Apparently the ambiguity in the "open markets for farmers" language was there from the beginning. According to the New York Times, Larry Kudlow, the president's economic advisor, "shuffled drafts of the joint statement back and forth between the Americans and the Europeans, who were holed up in separate rooms in the White House. The Americans inserted agriculture into the draft, only to watch the Europeans take it out, according to one person involved in the discussions who was not authorized to speak publicly. The two sides finally settled on the phrase 'open markets for farmers and workers,' which the Europeans say referred only to the bloc's offer to buy American soybeans." (https://www.nytimes.com/…)
What's unambiguous is the unwillingness of either side to bend. The Europeans say there's no political support in Europe for a deal on bringing in GMOs. The Americans say if agriculture isn't open for negotiation, there will be no deal -- and if there's no deal, there will be 25% tariffs on Volkswagens and BMWs.
The tentative agreement to guarantee the U.S. part of the EU's import quota for hormone-free beef is a step in the right direction. But it was the product of a separate negotiation. It doesn't mean the EU is willing to put agriculture on the broader negotiating agenda.
Thus we find ourselves trapped in the same old box. Four years ago, then Agriculture Secretary Tom Vilsack told the Europeans what Senator Charles Grassley is telling them today -- no ag, no deal. (https://www.dtnpf.com/…) And the Europeans are saying now what they said then -- we have nothing to give on agriculture.
The difference between then and now is that the U.S. isn't accepting the deadlock. Instead our negotiators are threatening the car tariffs if no deal is reached.
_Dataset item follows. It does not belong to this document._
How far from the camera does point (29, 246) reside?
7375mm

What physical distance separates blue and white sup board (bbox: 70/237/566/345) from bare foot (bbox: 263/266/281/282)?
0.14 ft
The Trump team says this is just a negotiating tactic to bring Europe to the table. Let's be clear, though. Imposing these tariffs would be WTO-illegal. The administration's position, which is that the tariffs are necessary to protect U.S. national security, is laughable. Were the EU to challenge them at the World Trade Organization, we would lose. The WTO would give the EU the legal go-ahead to impose heavy counter-tariffs.
Not that the EU would wait for that go-ahead. Politically, it would have no choice but to impose heavy counter-tariffs on a variety of American goods immediately. The ensuing trade war would make the U.S.-China exchange look like petty fisticuffs. In the fog of this war, the world economy could trip into recession.
We have to hope it doesn't go that far. We have to hope the negotiators are creative enough to craft a solution that allows both sides to declare victory. For now, those hopes are shrouded in the fog of war.